___ Information shown

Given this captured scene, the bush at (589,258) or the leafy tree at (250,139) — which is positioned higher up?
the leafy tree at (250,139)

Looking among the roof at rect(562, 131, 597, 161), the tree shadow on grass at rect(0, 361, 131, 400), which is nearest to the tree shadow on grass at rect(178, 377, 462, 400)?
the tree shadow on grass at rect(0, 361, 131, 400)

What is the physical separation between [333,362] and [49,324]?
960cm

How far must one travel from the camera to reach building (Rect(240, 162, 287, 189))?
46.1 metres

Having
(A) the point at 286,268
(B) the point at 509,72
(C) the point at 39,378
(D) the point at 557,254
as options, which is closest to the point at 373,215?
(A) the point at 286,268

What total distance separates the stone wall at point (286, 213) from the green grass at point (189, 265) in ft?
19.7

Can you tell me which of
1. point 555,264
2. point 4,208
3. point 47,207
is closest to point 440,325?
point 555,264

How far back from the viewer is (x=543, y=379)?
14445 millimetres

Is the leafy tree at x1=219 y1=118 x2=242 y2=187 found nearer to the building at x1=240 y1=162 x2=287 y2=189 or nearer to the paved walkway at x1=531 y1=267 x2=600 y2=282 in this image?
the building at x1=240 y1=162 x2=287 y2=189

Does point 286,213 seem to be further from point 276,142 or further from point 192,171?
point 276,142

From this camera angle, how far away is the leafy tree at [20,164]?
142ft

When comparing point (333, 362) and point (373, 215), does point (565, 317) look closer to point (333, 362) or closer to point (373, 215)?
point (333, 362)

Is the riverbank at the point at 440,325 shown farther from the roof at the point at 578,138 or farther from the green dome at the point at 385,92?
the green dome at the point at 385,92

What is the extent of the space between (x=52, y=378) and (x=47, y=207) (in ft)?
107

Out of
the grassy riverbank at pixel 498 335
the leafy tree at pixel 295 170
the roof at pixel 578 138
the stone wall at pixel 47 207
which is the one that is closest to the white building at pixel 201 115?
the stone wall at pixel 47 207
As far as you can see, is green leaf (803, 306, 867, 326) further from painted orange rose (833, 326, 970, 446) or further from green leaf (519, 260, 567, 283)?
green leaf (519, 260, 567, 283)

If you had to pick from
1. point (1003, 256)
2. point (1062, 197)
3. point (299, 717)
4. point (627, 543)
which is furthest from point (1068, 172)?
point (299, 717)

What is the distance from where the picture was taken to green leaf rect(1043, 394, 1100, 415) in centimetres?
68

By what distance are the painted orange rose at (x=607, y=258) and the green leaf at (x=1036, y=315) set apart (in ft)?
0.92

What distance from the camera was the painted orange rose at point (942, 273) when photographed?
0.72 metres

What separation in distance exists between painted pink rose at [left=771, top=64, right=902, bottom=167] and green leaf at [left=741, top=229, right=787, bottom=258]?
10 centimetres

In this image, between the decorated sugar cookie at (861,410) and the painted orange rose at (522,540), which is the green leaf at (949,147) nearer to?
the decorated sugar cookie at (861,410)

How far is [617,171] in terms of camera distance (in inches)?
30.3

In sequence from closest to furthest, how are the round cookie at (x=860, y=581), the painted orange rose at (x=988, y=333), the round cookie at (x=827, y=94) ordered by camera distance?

______

Reproduce all of the items above word for word, keeping every line in its original order and form.

### Result
Given this captured scene, the bush at (589,258) or the leafy tree at (250,139) — which is positioned higher up?
the leafy tree at (250,139)

Looking among the roof at rect(562, 131, 597, 161), the tree shadow on grass at rect(0, 361, 131, 400), which is nearest to the tree shadow on grass at rect(178, 377, 462, 400)?
the tree shadow on grass at rect(0, 361, 131, 400)

What is the physical separation between [333,362] and [49,324]?
960cm

How far must one travel from the camera to reach building (Rect(240, 162, 287, 189))?
46.1 metres

Having
(A) the point at 286,268
(B) the point at 509,72
(C) the point at 39,378
(D) the point at 557,254
as options, which is closest to the point at 373,215?
(A) the point at 286,268

What total distance separates the stone wall at point (286, 213) from the green grass at point (189, 265) in ft?
19.7

Can you tell me which of
1. point 555,264
2. point 4,208
3. point 47,207
is closest to point 440,325?
point 555,264

How far back from the viewer is (x=543, y=379)?
14445 millimetres

Is the leafy tree at x1=219 y1=118 x2=242 y2=187 found nearer to the building at x1=240 y1=162 x2=287 y2=189 or nearer to the paved walkway at x1=531 y1=267 x2=600 y2=282 in this image?
the building at x1=240 y1=162 x2=287 y2=189

Does point 286,213 seem to be further from point 276,142 or further from point 192,171?
point 276,142

From this camera angle, how far away is the leafy tree at [20,164]?
142ft

When comparing point (333, 362) and point (373, 215), does point (565, 317) look closer to point (333, 362) or closer to point (373, 215)?
point (333, 362)

Is the riverbank at the point at 440,325 shown farther from the roof at the point at 578,138 or farther from the green dome at the point at 385,92?
the green dome at the point at 385,92

What is the extent of the space between (x=52, y=378) and (x=47, y=207) (in ft)?
107

Out of
the grassy riverbank at pixel 498 335
the leafy tree at pixel 295 170
the roof at pixel 578 138
the stone wall at pixel 47 207
which is the one that is closest to the white building at pixel 201 115?
the stone wall at pixel 47 207
As far as you can see, is green leaf (803, 306, 867, 326) further from painted orange rose (833, 326, 970, 446) or further from green leaf (519, 260, 567, 283)?
green leaf (519, 260, 567, 283)

If you had to pick from
1. point (1003, 256)
2. point (1062, 197)
3. point (299, 717)
4. point (627, 543)
which is furthest from point (1068, 172)?
point (299, 717)

What is the distance from where the picture was taken to green leaf rect(1043, 394, 1100, 415) in centimetres?
68

By what distance are the painted orange rose at (x=607, y=258) and the green leaf at (x=1036, y=315) set apart (in ft)?
0.92

What distance from the camera was the painted orange rose at point (942, 273) when photographed?
0.72 metres

What separation in distance exists between painted pink rose at [left=771, top=64, right=902, bottom=167] and green leaf at [left=741, top=229, right=787, bottom=258]?
10 centimetres

In this image, between the decorated sugar cookie at (861,410) and the painted orange rose at (522,540), which is the green leaf at (949,147) nearer to?
the decorated sugar cookie at (861,410)

How far is [617,171] in terms of camera distance (in inches)?
30.3

In sequence from closest to furthest, how are the round cookie at (x=860, y=581), the painted orange rose at (x=988, y=333), the round cookie at (x=827, y=94) ordered by camera distance?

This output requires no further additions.